» **Directions**:
**1)** Edit the part of the entries that opens with the line containing "Which is furthest from the point" and closes with the line containing "Answer: the shallow alcove in rock at (x=312, y=522)": replace "furthest" with "farthest", change nothing else, and return only those lines.
**2)** Resume the text on managing employees in the 9 box grid from the point where it stops.
>> Start Text
However, they likely don’t have much potential for growth. This means that you should keep them engaged and reward them for their contribution. However, be careful of over-rewarding these employees to the extent that they have limited ambition and opportunity for movement and growth.

Action plan

  1. Ensure that these employees are motivated and engaged to make a meaningful contribution.
  2. Analyze how their work will change in the future and help them prepare as far as possible.
  3. Raise salaries nominally, but be careful with substantial raises and bonuses. Do not promote beyond their potential.

The untapped talent, also referred to as enigmas or rough diamonds, is on the other end of the spectrum. They score high in potential but low in performance. An example could be a management trainee from a prestigious university. They haven’t learned the ropes yet, but they are eager to learn. Here, it is key to continuously track their performance – they should grow and increase their performance rapidly.

Action plan

  1. Give these employees time to develop, but monitor their performance. You are not only looking for improvements but for stable, solid performance. Keep in mind that it is easy to improve if performance is bad; if they are high in potential, they should be able to perform at a medium to high level within six to twelve months.
  2. Communicate clear expectations for their current role so they know what is expected of them.
  3. Communicate that you believe in their potential, but also that they should improve their current performance.
  4. If they still score low in performance a year onward, you should create an exit plan together where you help the person find a role that better suits their skills outside of your organization.

Future stars

We labeled the next three 9 box grid segments as ‘future stars’. They already make up the core of your workforce while also having the potential to grow into more advanced roles.

Your high potentials or emerging contributors show high potential but are average in performance. Oftentimes, this is because they haven’t had time to fully grow in the role yet. The priority here is to move them to the right position in the 9 box grid, so they are in the top-right corner. The approach and action plan are similar to those of your reliable team players.

Your reliable team players are consistent performers who also have the potential to grow further in their current roles. Your main priority is to bring these people to the right of the 9 box grid, where they score high on performance. The steps here are similar to those for your high potentials.

Action steps

  1. Ensure that expectations and role requirements are clear.
  2. Give employees who are new in their roles the time to develop their performance to the highest level.
  3. Consistently praise accomplishments, good performance, and initiatives that help to advance organizational goals. Also, monitor their performance and have regular sit-downs to ensure that they are still happy in their role.
  4. Expose them to short-term job rotation schemes to expose them to other experiences that will help them perform better or job enlargement by adding activities that fit the employee.
  5. Enable them with peer coaching by a high-performing employee or professional coaching to solve any personal or professional issues that hold the person back. In other words, help them overcome performance barriers.
>> End Text
>> Start Supplied records
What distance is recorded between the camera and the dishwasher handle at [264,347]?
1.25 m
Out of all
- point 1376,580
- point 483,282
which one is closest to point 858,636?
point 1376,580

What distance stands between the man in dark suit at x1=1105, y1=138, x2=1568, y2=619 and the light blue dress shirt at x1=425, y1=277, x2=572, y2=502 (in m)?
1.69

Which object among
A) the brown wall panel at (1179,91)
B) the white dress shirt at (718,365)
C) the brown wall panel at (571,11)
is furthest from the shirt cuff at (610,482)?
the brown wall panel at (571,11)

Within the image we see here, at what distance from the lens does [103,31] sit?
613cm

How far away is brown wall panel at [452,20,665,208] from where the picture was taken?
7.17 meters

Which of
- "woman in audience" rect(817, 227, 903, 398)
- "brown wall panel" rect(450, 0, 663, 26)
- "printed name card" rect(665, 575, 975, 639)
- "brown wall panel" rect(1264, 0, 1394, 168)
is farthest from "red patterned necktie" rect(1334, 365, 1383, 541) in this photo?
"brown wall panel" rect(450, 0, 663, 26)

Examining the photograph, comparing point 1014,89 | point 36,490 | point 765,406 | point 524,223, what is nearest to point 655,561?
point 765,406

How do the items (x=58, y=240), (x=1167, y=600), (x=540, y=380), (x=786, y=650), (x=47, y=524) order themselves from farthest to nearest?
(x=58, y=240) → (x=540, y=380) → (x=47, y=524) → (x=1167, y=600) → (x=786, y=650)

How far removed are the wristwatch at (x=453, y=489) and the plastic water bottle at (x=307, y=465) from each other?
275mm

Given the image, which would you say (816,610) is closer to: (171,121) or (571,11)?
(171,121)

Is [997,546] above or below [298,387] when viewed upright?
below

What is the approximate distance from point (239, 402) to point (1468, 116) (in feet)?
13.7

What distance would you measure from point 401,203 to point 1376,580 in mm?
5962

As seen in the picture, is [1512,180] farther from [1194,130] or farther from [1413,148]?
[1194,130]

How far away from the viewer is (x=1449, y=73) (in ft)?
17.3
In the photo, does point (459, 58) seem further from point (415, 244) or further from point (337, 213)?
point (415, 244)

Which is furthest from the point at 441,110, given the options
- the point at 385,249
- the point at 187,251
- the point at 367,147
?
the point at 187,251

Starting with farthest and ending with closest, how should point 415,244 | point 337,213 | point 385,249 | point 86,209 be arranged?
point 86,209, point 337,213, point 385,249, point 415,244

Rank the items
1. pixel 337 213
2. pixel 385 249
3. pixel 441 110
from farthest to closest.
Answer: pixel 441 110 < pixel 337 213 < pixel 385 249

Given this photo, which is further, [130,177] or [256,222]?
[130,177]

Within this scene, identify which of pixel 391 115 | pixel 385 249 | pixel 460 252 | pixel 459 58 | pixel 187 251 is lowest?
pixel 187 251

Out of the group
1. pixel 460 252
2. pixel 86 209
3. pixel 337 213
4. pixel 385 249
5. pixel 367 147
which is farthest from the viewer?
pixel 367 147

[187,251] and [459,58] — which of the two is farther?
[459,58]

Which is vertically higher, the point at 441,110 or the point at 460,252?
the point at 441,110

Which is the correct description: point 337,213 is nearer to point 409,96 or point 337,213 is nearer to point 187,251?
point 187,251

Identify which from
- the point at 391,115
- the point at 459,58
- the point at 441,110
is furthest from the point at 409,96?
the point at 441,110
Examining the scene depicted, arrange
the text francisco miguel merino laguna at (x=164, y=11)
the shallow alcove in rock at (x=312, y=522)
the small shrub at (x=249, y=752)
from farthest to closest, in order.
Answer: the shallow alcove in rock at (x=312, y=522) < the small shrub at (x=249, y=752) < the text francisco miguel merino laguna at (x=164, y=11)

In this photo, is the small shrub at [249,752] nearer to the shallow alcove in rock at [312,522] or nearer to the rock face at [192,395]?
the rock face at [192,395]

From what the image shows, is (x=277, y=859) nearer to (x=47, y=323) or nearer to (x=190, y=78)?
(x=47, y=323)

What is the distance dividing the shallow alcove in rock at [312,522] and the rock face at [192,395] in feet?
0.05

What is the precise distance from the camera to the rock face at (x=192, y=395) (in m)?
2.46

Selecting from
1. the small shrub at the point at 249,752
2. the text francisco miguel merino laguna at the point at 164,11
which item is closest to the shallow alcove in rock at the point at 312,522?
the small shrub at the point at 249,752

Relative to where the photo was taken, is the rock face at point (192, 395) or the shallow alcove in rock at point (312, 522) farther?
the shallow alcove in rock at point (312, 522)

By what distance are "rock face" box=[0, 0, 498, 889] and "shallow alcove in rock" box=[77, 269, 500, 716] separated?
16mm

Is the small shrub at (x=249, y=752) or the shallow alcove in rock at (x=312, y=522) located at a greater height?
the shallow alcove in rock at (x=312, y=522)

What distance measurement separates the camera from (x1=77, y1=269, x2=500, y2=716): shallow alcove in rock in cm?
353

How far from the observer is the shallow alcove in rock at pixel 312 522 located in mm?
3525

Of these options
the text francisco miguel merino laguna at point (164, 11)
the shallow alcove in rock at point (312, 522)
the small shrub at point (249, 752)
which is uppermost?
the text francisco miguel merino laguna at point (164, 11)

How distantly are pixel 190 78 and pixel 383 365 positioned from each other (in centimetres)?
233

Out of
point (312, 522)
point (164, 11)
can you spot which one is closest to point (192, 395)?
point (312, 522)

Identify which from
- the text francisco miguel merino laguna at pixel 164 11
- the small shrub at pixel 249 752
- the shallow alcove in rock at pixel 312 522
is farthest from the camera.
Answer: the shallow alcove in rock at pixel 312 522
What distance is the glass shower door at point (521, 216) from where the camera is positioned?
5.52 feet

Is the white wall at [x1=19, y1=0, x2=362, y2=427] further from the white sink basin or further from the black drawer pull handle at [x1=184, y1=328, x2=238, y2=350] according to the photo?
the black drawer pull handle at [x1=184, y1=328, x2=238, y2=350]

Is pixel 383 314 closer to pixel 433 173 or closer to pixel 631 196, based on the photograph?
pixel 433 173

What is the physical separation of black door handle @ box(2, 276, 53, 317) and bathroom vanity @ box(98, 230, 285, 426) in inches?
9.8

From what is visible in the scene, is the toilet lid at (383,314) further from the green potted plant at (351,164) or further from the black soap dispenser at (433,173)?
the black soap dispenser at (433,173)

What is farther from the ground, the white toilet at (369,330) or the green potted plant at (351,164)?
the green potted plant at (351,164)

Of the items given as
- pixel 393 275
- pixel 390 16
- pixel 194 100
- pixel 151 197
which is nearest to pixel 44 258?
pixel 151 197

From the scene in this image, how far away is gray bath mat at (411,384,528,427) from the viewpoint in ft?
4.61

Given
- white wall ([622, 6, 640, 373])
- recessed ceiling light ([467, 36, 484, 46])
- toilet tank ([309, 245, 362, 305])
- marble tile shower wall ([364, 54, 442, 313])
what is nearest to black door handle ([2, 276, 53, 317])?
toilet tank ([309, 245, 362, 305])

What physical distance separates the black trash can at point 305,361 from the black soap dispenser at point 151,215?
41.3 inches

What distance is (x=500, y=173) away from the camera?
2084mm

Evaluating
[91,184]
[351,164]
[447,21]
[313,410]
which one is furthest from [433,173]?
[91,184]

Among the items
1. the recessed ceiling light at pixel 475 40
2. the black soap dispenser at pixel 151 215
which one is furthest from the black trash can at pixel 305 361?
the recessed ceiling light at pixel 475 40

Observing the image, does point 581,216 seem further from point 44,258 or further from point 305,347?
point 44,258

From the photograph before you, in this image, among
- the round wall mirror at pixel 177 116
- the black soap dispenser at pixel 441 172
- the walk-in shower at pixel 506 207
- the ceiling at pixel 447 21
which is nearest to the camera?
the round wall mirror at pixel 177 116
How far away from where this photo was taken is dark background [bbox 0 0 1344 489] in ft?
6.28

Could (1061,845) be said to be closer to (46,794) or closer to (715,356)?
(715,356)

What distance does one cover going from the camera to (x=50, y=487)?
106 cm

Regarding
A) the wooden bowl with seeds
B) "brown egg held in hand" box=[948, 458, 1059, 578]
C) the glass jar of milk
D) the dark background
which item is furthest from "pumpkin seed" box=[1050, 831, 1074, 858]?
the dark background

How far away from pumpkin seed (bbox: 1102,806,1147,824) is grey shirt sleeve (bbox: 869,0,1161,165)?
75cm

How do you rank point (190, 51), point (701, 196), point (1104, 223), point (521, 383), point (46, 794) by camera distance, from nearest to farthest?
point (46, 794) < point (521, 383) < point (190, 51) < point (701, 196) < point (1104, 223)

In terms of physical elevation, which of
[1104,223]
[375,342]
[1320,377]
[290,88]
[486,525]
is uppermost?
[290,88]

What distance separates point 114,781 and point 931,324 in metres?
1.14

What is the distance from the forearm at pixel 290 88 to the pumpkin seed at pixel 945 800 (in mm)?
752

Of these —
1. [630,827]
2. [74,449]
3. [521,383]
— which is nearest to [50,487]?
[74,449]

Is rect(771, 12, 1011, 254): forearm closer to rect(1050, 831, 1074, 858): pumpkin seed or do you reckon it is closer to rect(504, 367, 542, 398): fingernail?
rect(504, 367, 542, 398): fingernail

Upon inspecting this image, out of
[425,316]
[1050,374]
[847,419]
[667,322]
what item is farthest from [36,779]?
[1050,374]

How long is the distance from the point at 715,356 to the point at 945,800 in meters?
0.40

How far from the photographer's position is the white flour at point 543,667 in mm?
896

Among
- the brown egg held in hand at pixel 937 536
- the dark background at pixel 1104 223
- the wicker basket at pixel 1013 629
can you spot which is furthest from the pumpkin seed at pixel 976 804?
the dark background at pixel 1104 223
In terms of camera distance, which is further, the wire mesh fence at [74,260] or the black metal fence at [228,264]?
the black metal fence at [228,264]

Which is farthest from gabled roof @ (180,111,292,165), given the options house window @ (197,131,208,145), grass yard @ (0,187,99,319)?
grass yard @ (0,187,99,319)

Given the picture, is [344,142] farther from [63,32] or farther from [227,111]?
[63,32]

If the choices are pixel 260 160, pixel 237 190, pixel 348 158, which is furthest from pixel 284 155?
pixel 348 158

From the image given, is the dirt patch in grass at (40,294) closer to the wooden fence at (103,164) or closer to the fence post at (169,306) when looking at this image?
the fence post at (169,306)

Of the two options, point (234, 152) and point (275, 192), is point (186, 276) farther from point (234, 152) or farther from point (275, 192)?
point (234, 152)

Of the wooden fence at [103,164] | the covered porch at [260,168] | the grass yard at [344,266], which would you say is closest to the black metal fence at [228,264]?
>> End Supplied records
» **Answers below**:
**1)**
Which is farthest from the point at 441,110, given the options
- the point at 385,249
- the point at 187,251
- the point at 367,147
?
the point at 187,251

Starting with farthest and ending with closest, how should point 415,244 | point 337,213 | point 385,249 | point 86,209 be arranged?
point 86,209, point 337,213, point 385,249, point 415,244

Rank the items
1. pixel 337 213
2. pixel 385 249
3. pixel 441 110
from farthest to closest.
Answer: pixel 441 110 < pixel 337 213 < pixel 385 249

Given this photo, which is further, [130,177] or [256,222]?
[130,177]

Within this scene, identify which of pixel 391 115 | pixel 385 249 | pixel 460 252 | pixel 459 58 | pixel 187 251 is lowest?
pixel 187 251

Out of the group
1. pixel 460 252
2. pixel 86 209
3. pixel 337 213
4. pixel 385 249
5. pixel 367 147
which is farthest from the viewer?
pixel 367 147

[187,251] and [459,58] — which of the two is farther?
[459,58]

Which is vertically higher, the point at 441,110 or the point at 460,252?
the point at 441,110

Which is the correct description: point 337,213 is nearer to point 409,96 or point 337,213 is nearer to point 187,251?
point 187,251

Identify which from
- the point at 391,115
- the point at 459,58
- the point at 441,110
is farthest from the point at 409,96?
the point at 441,110
Examining the scene depicted, arrange
the text francisco miguel merino laguna at (x=164, y=11)
the shallow alcove in rock at (x=312, y=522)
the small shrub at (x=249, y=752)
from farthest to closest, in order.
Answer: the shallow alcove in rock at (x=312, y=522) < the small shrub at (x=249, y=752) < the text francisco miguel merino laguna at (x=164, y=11)

**2)**
  6. Provide these professionals with classroom training and on-the-job learning opportunities that help them develop the skills that they are good at or bring skills that hold them back to a higher level.

Strong contributors are already contributing to your organization, so the key strategy here is to keep them meaningfully engaged while ensuring that they will be up for the job not just now but also for years to come. If the strong contributor is ambitious and looking to move upward in the organization, you will want to improve their potential with different interventions.

Action steps

  1. Keep high performers happy and engaged. Regularly check in with them and appreciate the work they do.
  2. Not everyone needs to be a star. If your high performer is happy in their current role and does not want a promotion or extra responsibility, that is also a great outcome. It is not feasible to promote the entire organization every few years, so this may be a preferred option.
  3. Give them time to grow. If someone is not yet at full potential, it may mean that they need to grow more into their current role before they can move on to the next.
  4. Leverage techniques like job rotation and give them challenging assignments to expose them to different parts of the business. This will build their business acumen and prepare them for a broader leadership role.
  5. Find them a mentor who can help them grow and fulfill their ambition and provide training (and upskilling) opportunities.

Exceptional talent

The exceptional talent, also referred to as future leaders, are your high performers who are also capable of taking on new roles. These are your A-players and most valuable employees. They also play a critical role in succession management.

Action plan

  1. Give your stars challenging assignments – they are the most likely of all your employees to pull it off. Examples are important internal projects, turnaround projects, or more external opportunities in start-ups or spin-off companies.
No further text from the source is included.